WHAT YOU NEED TO DO:
Reproduce the listing verbatim through the line with "genus: Tamiasciurus".

WORKING DATA:
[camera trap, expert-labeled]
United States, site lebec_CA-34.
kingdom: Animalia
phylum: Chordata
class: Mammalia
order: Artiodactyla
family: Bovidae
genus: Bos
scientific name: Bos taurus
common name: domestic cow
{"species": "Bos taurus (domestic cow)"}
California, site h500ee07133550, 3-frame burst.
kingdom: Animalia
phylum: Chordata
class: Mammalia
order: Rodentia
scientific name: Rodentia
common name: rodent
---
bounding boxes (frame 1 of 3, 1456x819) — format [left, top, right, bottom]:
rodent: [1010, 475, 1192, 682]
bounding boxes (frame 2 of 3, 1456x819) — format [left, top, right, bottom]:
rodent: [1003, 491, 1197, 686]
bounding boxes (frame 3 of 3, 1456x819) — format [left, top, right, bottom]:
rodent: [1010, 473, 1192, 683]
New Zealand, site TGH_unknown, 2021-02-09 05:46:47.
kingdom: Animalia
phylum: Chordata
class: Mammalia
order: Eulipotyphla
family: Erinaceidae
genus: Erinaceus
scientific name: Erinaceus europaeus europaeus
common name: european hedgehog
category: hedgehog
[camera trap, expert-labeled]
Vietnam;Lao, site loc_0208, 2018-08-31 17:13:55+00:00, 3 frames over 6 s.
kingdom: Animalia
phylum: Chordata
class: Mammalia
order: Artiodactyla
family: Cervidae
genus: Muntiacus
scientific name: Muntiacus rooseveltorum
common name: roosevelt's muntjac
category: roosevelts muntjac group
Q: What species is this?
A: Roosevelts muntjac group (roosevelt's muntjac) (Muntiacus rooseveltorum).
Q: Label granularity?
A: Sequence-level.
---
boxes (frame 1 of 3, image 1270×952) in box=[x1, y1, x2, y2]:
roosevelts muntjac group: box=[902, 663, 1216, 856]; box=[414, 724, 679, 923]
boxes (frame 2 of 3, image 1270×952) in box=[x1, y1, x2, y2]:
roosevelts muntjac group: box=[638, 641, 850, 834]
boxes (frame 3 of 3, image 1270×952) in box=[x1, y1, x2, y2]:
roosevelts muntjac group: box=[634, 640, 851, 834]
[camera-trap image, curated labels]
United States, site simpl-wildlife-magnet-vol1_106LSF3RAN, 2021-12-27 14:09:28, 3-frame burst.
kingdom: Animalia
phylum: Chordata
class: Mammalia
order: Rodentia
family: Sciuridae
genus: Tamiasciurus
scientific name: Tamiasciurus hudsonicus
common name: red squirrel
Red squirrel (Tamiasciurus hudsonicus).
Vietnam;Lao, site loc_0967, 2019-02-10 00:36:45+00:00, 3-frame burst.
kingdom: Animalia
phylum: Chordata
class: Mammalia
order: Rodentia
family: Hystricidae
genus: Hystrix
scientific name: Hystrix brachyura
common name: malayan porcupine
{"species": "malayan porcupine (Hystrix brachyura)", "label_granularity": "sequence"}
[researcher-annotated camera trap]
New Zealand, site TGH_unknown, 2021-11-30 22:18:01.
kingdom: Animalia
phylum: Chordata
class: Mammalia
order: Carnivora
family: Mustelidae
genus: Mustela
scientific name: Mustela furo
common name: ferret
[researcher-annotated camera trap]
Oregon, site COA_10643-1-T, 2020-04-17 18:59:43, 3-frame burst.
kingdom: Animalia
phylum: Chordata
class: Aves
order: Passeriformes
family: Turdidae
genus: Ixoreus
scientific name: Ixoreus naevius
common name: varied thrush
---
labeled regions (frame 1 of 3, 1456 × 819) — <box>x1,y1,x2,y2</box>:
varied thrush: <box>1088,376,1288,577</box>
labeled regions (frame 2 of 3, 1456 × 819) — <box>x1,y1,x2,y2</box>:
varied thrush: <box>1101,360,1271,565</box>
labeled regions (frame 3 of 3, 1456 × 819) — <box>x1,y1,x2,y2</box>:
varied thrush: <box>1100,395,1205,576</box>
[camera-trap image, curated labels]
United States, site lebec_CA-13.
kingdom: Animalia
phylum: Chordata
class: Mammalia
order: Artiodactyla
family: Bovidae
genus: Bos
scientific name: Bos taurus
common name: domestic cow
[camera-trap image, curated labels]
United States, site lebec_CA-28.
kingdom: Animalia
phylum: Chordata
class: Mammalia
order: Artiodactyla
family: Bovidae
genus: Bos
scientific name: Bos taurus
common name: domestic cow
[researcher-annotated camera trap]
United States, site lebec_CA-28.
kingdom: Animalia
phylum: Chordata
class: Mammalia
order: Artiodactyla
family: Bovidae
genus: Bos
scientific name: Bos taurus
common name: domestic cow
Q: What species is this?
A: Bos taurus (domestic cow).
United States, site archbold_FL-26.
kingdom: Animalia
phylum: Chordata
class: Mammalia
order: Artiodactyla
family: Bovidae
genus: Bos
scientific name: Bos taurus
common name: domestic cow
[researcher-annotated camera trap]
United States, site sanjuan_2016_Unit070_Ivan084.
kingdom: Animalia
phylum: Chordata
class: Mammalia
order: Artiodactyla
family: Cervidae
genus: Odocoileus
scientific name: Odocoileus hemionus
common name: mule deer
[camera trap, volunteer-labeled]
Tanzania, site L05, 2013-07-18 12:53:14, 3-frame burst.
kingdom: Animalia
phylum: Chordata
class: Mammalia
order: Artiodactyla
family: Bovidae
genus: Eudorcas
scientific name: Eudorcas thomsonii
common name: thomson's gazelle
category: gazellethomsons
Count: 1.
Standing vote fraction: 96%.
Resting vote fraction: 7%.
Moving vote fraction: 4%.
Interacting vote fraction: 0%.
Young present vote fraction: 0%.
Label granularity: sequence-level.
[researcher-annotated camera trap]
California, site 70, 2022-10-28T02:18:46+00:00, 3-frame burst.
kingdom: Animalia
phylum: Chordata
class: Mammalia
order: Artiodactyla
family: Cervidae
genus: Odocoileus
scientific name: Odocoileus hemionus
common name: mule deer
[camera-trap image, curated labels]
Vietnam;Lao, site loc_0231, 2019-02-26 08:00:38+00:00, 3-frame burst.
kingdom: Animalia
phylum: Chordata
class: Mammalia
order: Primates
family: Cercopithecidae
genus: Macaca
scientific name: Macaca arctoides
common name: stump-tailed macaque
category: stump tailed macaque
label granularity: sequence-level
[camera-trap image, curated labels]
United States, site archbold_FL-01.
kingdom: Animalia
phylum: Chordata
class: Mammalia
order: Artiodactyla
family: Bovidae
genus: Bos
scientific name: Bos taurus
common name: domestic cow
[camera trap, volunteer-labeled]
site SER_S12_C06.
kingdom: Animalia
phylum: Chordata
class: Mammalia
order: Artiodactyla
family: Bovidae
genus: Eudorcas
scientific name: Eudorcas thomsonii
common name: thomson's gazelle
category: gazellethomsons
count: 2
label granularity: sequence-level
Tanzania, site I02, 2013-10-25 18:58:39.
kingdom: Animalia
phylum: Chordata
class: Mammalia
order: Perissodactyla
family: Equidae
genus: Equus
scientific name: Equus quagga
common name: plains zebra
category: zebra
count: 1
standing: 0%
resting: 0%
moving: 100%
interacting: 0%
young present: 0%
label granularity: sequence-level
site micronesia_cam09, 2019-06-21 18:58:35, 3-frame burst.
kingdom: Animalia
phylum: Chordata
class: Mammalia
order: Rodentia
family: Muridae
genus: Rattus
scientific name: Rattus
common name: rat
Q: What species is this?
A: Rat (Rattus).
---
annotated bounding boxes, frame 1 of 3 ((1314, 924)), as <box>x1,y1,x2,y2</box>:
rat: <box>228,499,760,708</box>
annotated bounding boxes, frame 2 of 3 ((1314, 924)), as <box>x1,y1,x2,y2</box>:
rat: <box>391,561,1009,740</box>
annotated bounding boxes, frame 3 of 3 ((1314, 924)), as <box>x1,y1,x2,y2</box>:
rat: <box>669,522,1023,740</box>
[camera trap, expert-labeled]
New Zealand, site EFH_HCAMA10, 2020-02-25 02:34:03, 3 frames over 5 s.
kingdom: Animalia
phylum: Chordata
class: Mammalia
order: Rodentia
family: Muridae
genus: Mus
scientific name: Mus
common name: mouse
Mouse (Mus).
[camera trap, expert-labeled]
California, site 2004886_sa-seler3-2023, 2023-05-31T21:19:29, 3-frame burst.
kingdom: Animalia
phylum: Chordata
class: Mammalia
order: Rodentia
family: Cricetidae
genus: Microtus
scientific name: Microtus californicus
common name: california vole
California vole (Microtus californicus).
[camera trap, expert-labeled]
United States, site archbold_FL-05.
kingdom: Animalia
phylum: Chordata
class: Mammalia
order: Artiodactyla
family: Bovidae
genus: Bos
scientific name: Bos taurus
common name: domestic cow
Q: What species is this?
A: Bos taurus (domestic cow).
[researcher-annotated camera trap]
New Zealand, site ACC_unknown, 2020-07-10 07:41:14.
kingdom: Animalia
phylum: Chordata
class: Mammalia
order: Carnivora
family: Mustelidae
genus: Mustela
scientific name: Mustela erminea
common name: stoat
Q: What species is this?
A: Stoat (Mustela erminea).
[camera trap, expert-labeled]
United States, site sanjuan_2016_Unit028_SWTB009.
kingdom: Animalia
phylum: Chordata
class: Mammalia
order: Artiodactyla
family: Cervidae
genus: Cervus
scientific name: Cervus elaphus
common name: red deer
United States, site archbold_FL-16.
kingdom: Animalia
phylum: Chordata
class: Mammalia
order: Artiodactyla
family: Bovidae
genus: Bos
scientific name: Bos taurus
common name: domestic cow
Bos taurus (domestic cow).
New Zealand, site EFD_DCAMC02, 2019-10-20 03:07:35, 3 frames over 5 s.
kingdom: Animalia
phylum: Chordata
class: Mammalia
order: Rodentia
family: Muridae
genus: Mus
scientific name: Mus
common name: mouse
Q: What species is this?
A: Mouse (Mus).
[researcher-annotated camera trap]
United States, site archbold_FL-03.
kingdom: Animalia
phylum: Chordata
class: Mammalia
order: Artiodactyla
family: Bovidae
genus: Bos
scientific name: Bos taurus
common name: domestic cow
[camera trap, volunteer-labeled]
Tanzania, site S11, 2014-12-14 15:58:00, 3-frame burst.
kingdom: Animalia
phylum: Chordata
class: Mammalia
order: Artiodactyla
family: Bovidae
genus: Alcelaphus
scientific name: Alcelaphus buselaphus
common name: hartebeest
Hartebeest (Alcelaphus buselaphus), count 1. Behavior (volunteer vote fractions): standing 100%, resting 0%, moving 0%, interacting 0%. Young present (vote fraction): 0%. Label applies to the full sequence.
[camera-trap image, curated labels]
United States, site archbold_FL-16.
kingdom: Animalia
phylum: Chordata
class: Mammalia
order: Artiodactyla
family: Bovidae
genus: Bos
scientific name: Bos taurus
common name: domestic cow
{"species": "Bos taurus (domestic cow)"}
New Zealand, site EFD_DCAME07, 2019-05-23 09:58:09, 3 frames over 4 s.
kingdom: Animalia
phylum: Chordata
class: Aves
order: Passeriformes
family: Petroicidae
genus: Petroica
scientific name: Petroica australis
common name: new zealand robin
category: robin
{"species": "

SOLUTION FOR THIS EXERCISE:
[camera trap, expert-labeled]
United States, site lebec_CA-34.
kingdom: Animalia
phylum: Chordata
class: Mammalia
order: Artiodactyla
family: Bovidae
genus: Bos
scientific name: Bos taurus
common name: domestic cow
{"species": "Bos taurus (domestic cow)"}
California, site h500ee07133550, 3-frame burst.
kingdom: Animalia
phylum: Chordata
class: Mammalia
order: Rodentia
scientific name: Rodentia
common name: rodent
---
bounding boxes (frame 1 of 3, 1456x819) — format [left, top, right, bottom]:
rodent: [1010, 475, 1192, 682]
bounding boxes (frame 2 of 3, 1456x819) — format [left, top, right, bottom]:
rodent: [1003, 491, 1197, 686]
bounding boxes (frame 3 of 3, 1456x819) — format [left, top, right, bottom]:
rodent: [1010, 473, 1192, 683]
New Zealand, site TGH_unknown, 2021-02-09 05:46:47.
kingdom: Animalia
phylum: Chordata
class: Mammalia
order: Eulipotyphla
family: Erinaceidae
genus: Erinaceus
scientific name: Erinaceus europaeus europaeus
common name: european hedgehog
category: hedgehog
[camera trap, expert-labeled]
Vietnam;Lao, site loc_0208, 2018-08-31 17:13:55+00:00, 3 frames over 6 s.
kingdom: Animalia
phylum: Chordata
class: Mammalia
order: Artiodactyla
family: Cervidae
genus: Muntiacus
scientific name: Muntiacus rooseveltorum
common name: roosevelt's muntjac
category: roosevelts muntjac group
Q: What species is this?
A: Roosevelts muntjac group (roosevelt's muntjac) (Muntiacus rooseveltorum).
Q: Label granularity?
A: Sequence-level.
---
boxes (frame 1 of 3, image 1270×952) in box=[x1, y1, x2, y2]:
roosevelts muntjac group: box=[902, 663, 1216, 856]; box=[414, 724, 679, 923]
boxes (frame 2 of 3, image 1270×952) in box=[x1, y1, x2, y2]:
roosevelts muntjac group: box=[638, 641, 850, 834]
boxes (frame 3 of 3, image 1270×952) in box=[x1, y1, x2, y2]:
roosevelts muntjac group: box=[634, 640, 851, 834]
[camera-trap image, curated labels]
United States, site simpl-wildlife-magnet-vol1_106LSF3RAN, 2021-12-27 14:09:28, 3-frame burst.
kingdom: Animalia
phylum: Chordata
class: Mammalia
order: Rodentia
family: Sciuridae
genus: Tamiasciurus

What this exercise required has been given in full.